Um fato curioso é que, em 2008, a família Bolsonaro, que tem amplo apoio popular no RJ, foi contra a CPI das Milícias encampada no estado por Marcelo Freixo (PSOL/RJ), na Assembleia Legislativa. Esta CPI foi um marco na luta contra o crime organizado e sua articulação com o poder público. O relatório final pediu o indiciamento de 225 políticos, policiais, agentes penitenciários, bombeiros e civis. Ficou comprovada a relação entre instituições do estado e o crime organizado.
Pudemos perceber nas redes sociais que os seguidores de Bolsonaro foram os que mais impulsionaram calúnias sobre Marielle. E, recentemente, uma investigação feita pelo Laboratório de Estudos sobre Imagem e Cibercultura (Labic), da Universidade Federal do Espírito Santo (Ufes), mostrou que o MBL ajudou a impulsionar as notícias falsas contra a vereadora Marielle Franco.
Muito suspeito também foi a postura do indicado de Michel Temer na Empresa Brasil de Comunicações – EBC, Laerte Rímoli, que orientou censura sobre o caso Marielle em uma empresa pública, vinculada ao Governo Federal.
Para finalizar, não podemos deixar de mencionar o nefasto Pastor Feliciano (PSC), importante líder religioso do País, que participou de um programa popular de rádio logo após a morte de Marielle, no qual afirmou em rede nacional que “esquerdista demora para morrer porque bala não acha o cérebro”. A temática do programa era exatamente a morte de Marielle.
Golpe
O golpe não acabou em 31 de agosto de 2016, ele segue firme em seus propósitos e precisa ser combatido por todas as forças sociais progressivas do País.

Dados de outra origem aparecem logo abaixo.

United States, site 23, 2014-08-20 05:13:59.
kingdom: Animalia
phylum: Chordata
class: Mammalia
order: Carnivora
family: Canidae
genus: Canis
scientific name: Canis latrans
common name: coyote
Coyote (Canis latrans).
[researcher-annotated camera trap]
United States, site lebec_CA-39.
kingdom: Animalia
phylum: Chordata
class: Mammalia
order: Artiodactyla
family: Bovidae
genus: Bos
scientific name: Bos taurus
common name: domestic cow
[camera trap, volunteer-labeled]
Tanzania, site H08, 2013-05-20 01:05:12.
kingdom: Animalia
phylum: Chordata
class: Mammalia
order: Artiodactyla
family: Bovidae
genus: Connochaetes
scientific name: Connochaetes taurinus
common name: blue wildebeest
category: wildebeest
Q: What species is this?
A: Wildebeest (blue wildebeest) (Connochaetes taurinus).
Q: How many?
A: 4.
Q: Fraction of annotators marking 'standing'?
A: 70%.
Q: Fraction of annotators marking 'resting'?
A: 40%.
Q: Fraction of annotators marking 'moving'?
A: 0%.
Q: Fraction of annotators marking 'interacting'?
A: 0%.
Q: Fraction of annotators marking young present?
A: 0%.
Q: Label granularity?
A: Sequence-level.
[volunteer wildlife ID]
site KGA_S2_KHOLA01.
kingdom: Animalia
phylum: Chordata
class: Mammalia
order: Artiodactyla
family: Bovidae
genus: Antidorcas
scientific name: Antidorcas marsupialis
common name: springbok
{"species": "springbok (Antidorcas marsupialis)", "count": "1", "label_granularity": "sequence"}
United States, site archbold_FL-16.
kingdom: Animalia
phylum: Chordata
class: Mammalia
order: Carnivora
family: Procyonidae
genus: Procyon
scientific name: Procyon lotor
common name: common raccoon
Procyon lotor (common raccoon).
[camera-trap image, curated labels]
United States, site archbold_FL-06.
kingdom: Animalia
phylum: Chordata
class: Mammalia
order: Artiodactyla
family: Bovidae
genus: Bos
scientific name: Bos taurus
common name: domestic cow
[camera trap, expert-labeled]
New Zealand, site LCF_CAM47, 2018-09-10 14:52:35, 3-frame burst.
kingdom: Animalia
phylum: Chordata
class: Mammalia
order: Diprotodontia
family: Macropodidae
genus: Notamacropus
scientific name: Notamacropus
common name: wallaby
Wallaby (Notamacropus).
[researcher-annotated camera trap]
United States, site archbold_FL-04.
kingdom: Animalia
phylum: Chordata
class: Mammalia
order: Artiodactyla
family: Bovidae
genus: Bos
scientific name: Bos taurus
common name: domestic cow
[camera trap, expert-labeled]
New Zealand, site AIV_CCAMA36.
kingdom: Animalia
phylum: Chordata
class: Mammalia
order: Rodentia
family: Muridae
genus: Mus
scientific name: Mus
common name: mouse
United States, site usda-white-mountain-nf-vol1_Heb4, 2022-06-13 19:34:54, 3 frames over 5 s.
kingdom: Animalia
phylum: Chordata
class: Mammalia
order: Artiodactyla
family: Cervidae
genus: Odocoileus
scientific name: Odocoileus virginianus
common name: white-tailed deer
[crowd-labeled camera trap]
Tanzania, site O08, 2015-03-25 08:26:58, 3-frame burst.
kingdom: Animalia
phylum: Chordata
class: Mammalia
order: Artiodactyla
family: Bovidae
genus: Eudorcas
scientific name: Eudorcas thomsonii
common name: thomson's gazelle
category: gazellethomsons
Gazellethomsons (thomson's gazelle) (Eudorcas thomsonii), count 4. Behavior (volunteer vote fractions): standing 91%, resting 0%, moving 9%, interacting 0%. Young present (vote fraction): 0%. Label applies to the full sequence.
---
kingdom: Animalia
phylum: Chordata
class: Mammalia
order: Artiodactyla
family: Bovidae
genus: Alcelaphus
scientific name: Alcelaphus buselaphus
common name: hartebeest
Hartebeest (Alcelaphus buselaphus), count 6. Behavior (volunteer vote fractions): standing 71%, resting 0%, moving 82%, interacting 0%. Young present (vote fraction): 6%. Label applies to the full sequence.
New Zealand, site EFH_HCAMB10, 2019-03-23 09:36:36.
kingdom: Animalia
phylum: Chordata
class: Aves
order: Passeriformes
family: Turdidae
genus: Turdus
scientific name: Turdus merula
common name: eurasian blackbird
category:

A conclusão que se chega é que todos estes elementos apresentados acima, ou seja, a direitização do judiciário, condenação e possibilidade de prisão de Lula, militarização do governo, execução de Marielle e Anderson, a violência e difamação contra Marielle e às organizações de esquerda por parte de setores machistas, racistas, homofóbicos, militaristas e autoritários, de seguidores de Bolsonaro e MBL, de um setor fundamentalista e charlatão ligado a parte das igrejas pentecostais no País, representadas pelo Pastor Marco Feliciano, tudo isso são elementos da mesma conjuntura de aprofundamento do golpe.
Portanto, é urgente que os sindicatos e centrais, as federações e confederações, os movimentos sociais do campo, da cidade, da juventude, da luta contra as opressões e os partidos políticos que representam a classe trabalhadora construam a mais ampla unidade para impedir o avanço do golpe que leva o nosso País para o caminho do retrocesso, das trevas e da barbárie, do endurecimento do regime e das restrições às liberdades democráticas.
Uma grande frente social de resistência é necessária para inverter essa correlação de forças. Não há tempo a perder.
*Esse artigo reflete a opinião do autor, e, não necessariamente, a linha editorial do Esquerda Online.